With Facebook recently revising the definition of CPC to focus on link clicks rather than engagement clicks such as likes, comments and shares, the company expects marketers to see improvements in overall campaign effectiveness in coming quarters.
The company also expects recent changes to Facebook's Marketing API, designed to make bidding and optimisation processes simpler, to cause initial fluctuations in CPC as marketers become attuned to these updates.
Overall spend on paid search advertising grew by 8 per cent in the third quarter, fuelled entirely by the 66 per cent rise in budgets allocated to smartphone ads, while search ad spend on desktop and tablet ads was down 3 per cent over the period.

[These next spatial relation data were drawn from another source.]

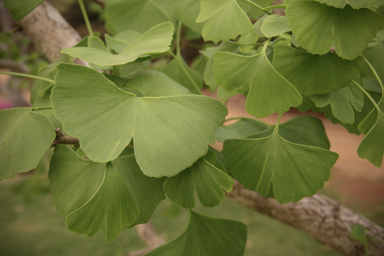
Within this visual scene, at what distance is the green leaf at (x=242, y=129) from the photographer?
54cm

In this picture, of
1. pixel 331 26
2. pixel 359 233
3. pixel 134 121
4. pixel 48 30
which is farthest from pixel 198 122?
pixel 48 30

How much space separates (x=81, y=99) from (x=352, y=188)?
2773 millimetres

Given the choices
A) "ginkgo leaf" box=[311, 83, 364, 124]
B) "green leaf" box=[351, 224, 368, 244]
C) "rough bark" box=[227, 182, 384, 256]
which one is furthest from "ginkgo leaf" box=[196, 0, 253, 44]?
"green leaf" box=[351, 224, 368, 244]

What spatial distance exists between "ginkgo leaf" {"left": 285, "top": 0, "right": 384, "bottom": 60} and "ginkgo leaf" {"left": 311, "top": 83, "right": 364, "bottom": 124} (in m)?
0.07

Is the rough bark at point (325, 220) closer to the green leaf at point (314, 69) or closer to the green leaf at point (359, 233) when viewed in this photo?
the green leaf at point (359, 233)

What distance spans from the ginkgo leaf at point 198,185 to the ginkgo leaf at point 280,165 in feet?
0.20

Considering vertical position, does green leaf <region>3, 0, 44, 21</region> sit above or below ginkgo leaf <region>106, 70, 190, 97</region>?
above

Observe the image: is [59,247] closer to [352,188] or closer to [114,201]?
[114,201]

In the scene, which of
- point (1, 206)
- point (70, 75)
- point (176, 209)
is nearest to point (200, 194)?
point (70, 75)

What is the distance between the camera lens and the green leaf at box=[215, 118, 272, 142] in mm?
535

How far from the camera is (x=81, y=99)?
1.22 feet

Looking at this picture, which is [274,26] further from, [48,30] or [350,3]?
[48,30]

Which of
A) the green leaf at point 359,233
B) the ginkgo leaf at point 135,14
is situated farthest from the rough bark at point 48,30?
the green leaf at point 359,233

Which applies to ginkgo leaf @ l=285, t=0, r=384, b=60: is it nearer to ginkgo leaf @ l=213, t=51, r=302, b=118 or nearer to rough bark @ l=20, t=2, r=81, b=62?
ginkgo leaf @ l=213, t=51, r=302, b=118
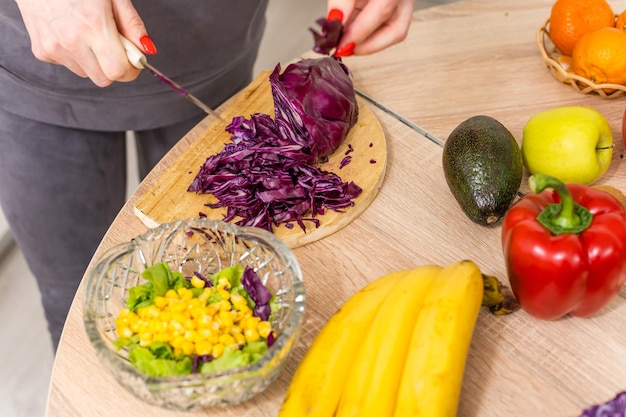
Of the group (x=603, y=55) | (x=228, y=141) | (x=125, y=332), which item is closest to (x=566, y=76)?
(x=603, y=55)

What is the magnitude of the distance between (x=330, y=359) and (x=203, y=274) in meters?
0.36

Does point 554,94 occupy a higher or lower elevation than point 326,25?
lower

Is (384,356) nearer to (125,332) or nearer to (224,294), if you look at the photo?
(224,294)

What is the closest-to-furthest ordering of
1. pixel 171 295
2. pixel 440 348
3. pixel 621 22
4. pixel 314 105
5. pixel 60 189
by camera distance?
pixel 440 348, pixel 171 295, pixel 314 105, pixel 621 22, pixel 60 189

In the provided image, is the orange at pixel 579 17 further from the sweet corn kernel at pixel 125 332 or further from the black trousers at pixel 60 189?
the sweet corn kernel at pixel 125 332

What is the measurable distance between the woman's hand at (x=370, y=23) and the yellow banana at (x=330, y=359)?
486 mm

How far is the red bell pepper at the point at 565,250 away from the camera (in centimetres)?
110

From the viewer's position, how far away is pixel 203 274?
1.30 m

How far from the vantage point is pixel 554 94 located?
5.60 ft

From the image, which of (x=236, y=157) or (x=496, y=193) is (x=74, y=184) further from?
(x=496, y=193)

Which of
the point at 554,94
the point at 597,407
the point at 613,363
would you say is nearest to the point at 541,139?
the point at 554,94

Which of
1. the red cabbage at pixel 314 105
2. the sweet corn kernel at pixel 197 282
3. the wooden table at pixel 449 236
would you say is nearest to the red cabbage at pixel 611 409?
the wooden table at pixel 449 236

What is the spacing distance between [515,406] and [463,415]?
9 cm

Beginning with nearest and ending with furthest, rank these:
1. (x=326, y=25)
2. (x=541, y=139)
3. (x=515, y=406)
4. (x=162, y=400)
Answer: (x=162, y=400), (x=515, y=406), (x=326, y=25), (x=541, y=139)
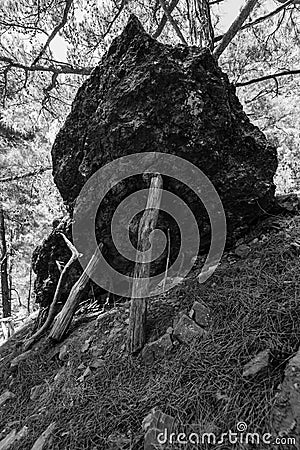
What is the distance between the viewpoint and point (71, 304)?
268cm

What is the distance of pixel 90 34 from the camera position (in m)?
4.29

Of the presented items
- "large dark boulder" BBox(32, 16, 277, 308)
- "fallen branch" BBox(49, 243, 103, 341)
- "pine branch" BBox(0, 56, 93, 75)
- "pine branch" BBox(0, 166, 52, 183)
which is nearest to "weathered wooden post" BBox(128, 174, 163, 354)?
"large dark boulder" BBox(32, 16, 277, 308)

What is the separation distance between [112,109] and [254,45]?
320 centimetres

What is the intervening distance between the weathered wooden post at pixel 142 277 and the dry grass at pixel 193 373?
0.10 m

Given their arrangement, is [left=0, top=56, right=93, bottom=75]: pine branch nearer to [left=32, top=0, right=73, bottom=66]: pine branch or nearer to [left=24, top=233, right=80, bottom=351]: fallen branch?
[left=32, top=0, right=73, bottom=66]: pine branch

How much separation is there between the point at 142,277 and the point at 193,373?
0.79 metres

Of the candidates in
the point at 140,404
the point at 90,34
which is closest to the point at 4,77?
the point at 90,34

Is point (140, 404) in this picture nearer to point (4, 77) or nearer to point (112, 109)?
point (112, 109)

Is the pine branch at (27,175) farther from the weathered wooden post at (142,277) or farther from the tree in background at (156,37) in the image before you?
the weathered wooden post at (142,277)

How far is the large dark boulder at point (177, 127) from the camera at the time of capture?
Result: 98.6 inches

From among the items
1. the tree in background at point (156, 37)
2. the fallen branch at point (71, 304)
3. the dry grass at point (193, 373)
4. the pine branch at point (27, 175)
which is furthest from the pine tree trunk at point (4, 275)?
the dry grass at point (193, 373)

Overall search clicks were up 16 per cent, outpacing growth in impressions (3 per cent) and leading to a 12 per cent rise in CTR across all devices. The increased activity on smartphones meant a rise in the number of ad impressions on phones and a greater than 100 per cent increase in phone clicks compared with 2014.
The increase in phone spend and clicks has helped to drive overall search CPC down by 7 per cent (as clicks on smartphones are priced slightly lower than desktop and tablet clicks).
Kenshoo tracks data from more than 3,000 advertiser and agency accounts across 20 vertical industries and over 70 countries, spanning the Google, Bing, Baidu, Yahoo!, Yahoo! Japan, and Facebook ad networks.
The data is presented in the Digital Marketing Snapshot, Q3, 2015 infographic, highlighting key quarterly global metrics and benchmarks for paid search and social advertising based on 550 billion impressions, 11 billion clicks and US$6 billion in advertiser spend funnelled through the Kenshoo Infinity Suite.